Left unchecked, the policy will find weird text that the reward model loves but humans would hate — repeated flattery, strange tokens, confident nonsense. That's reward hacking: the reward model is only an imperfect proxy, and RL is ruthlessly good at exploiting proxies. The fix is a KL penalty: alongside the reward, the policy is penalized for drifting too far from the frozen SFT model (the reference model). It's a leash — improve within the neighborhood of sensible language, but don't wander off into high-reward gibberish.
DPO: skip the reward model entirely
RLHF works, but it's heavy machinery: a separate reward model to train, an RL loop that's famously finicky to tune, and up to four models held in memory at once. In 2023, DPO — Direct Preference Optimization (Rafailov et al.) — showed you can get most of the benefit with none of the apparatus. The key insight: the preference data already tells you what to do. A clever loss function trains the policy directly on the A ≻ B pairs — raise the probability of the preferred answer, lower the rejected one, with the same implicit KL leash to the reference model baked into the math.

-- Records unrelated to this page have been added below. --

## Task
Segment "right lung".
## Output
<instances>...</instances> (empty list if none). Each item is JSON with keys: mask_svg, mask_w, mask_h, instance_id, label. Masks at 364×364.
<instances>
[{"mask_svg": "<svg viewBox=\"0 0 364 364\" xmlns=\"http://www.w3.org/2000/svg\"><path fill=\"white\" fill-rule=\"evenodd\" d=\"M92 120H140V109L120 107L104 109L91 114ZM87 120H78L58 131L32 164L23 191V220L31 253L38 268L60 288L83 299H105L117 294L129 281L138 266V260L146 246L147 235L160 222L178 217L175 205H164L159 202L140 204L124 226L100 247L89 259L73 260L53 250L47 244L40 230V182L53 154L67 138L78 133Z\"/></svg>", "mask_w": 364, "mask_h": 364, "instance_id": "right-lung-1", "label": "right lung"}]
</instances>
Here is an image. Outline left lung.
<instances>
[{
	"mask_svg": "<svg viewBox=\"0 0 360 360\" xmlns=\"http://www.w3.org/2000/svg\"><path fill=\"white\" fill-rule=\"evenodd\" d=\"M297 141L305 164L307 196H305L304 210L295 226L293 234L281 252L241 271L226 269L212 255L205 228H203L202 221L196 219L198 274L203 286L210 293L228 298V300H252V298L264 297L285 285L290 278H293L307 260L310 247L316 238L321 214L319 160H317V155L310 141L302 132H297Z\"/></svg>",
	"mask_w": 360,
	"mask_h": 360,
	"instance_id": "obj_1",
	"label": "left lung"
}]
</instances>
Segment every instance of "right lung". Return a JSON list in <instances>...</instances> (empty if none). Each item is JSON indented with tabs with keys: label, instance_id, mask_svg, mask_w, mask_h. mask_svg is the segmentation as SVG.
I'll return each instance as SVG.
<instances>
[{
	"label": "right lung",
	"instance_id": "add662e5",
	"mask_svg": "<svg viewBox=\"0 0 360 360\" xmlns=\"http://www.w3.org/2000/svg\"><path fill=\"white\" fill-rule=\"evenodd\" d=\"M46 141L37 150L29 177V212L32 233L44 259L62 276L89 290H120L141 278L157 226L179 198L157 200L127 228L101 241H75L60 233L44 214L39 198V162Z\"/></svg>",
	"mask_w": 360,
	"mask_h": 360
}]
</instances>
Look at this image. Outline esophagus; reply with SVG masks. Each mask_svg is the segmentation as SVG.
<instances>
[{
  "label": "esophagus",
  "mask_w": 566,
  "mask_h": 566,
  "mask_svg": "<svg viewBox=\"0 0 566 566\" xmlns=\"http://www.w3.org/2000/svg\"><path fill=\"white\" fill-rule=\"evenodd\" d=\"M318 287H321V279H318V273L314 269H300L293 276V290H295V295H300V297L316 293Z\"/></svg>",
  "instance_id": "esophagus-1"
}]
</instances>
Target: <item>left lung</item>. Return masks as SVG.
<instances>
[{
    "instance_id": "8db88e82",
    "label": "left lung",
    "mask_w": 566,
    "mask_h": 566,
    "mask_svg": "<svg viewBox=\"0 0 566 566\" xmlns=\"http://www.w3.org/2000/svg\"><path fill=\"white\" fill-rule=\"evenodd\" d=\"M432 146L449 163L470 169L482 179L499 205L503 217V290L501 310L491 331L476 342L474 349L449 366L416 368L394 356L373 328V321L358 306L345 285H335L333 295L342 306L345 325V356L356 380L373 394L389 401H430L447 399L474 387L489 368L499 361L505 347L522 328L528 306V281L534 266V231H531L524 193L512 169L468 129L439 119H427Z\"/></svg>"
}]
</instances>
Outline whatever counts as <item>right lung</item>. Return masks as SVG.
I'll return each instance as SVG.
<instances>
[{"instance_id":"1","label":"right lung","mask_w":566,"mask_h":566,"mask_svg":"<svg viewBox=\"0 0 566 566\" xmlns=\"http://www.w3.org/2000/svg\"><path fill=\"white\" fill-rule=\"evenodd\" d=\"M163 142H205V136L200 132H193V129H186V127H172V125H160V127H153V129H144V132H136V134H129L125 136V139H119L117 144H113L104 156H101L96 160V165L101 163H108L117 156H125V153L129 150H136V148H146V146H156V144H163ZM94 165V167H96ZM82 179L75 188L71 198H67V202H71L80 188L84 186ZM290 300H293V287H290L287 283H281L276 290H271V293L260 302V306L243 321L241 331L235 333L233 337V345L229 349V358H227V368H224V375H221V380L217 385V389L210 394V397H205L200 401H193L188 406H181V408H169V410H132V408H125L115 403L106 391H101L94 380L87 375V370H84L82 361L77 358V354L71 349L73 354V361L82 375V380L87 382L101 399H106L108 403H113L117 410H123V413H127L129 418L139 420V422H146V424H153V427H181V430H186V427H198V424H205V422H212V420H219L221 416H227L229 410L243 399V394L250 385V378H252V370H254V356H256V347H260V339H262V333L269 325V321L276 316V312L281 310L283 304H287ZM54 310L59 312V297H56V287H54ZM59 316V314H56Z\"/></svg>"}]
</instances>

- Two extra models: train a reward model, keep a frozen reference model, run a critic — heavy on memory and engineering
- RL is finicky: unstable training, lots of hyperparameters, easy to reward-hack if the KL leash is mistuned
- Online: the policy explores and gets scored on its own fresh samples — powerful, and still used by major labs
- No reward model, no RL loop — just the policy, the reference model, and a classification-style loss
- Stable and simple: trains like ordinary supervised fine-tuning; far fewer knobs to get wrong
- Offline: learns from a fixed dataset of preference pairs — which is why it's everywhere in open-weight models
RLHF and DPO consume the same data — human preference pairs. RLHF distills the preferences into a reward model and then chases that reward with RL; DPO turns the preferences into gradients directly. If you fine-tune an open model today, DPO (or one of its cousins) is very likely what you'll reach for first.
Watch the pipeline run
The animation below walks the whole journey: the base model autocompleting a question with more questions, SFT reshaping it into an assistant, humans ranking a pair of answers to train the reward model, the PPO loop with its KL leash — and finally the DPO shortcut that skips the machinery.
What can go wrong
Preference tuning optimizes for what humans say they like — which is close to, but not the same as, what's actually good. That gap is where the failure modes live.
- Reward hacking — the policy exploits blind spots in the reward model: padding answers with confident filler, gaming length, or drifting into text the judge over-scores. The KL leash limits this; it doesn't eliminate it.
- Sycophancy — raters tend to prefer answers that agree with them and sound confident, so the model learns to flatter and to tell you you're right even when you're not. Optimizing approval is not optimizing truth.
- Over-refusal — push too hard on "harmless" and the model starts declining perfectly reasonable requests. Tuning the helpful/harmless balance is an ongoing fight, not a solved problem.
- Alignment ≠ truthfulness — RLHF shapes preferences, it doesn't install a fact-checker. An aligned model still hallucinates; it just does so more politely.
One active direction: replace some of the expensive human feedback with AI feedback — RLAIF and Anthropic's Constitutional AI have a model critique and rank answers against a written set of principles, with humans supervising the process rather than labeling every pair.